▸ Directions: Show every line in the records below that contains the word "dark", copying each one whole.

[Start Extracted data]

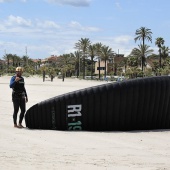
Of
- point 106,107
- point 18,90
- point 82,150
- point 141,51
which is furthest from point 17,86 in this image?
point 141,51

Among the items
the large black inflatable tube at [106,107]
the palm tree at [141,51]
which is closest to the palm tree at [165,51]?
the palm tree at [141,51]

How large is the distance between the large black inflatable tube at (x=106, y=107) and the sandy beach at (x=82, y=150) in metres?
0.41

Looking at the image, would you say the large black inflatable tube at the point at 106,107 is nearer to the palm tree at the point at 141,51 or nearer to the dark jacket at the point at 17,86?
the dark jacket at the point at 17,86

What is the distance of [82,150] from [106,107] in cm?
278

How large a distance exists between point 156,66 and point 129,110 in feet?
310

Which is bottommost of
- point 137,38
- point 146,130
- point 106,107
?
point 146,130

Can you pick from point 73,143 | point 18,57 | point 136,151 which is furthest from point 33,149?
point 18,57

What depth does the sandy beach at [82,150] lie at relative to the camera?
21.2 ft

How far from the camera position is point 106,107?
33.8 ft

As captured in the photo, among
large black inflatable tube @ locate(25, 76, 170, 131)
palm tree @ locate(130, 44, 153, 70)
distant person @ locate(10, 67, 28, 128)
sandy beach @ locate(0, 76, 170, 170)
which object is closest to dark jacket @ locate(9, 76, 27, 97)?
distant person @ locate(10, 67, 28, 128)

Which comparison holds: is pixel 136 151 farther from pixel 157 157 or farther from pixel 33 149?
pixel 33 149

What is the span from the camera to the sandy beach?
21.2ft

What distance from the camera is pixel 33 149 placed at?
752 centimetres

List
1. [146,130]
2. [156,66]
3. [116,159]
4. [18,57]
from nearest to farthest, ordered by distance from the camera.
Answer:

[End Extracted data]
[Start Extracted data]

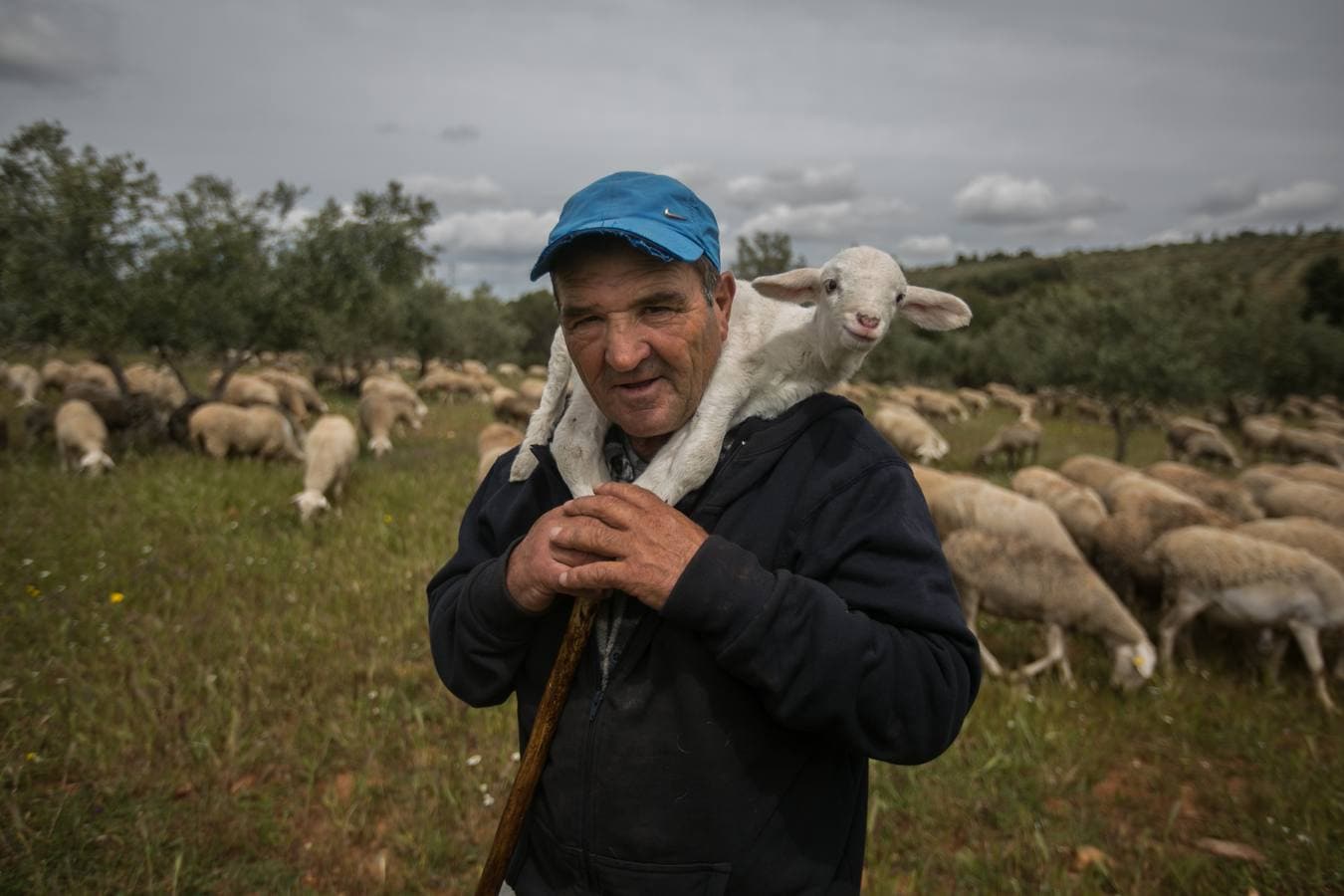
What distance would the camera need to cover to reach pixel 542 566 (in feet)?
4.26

[End Extracted data]

▸ Answer in full:
Looking at the image, would you say the large black inflatable tube at the point at 106,107 is nearer to the palm tree at the point at 141,51 or nearer to the dark jacket at the point at 17,86?
the dark jacket at the point at 17,86
which object is closest to dark jacket @ locate(9, 76, 27, 97)?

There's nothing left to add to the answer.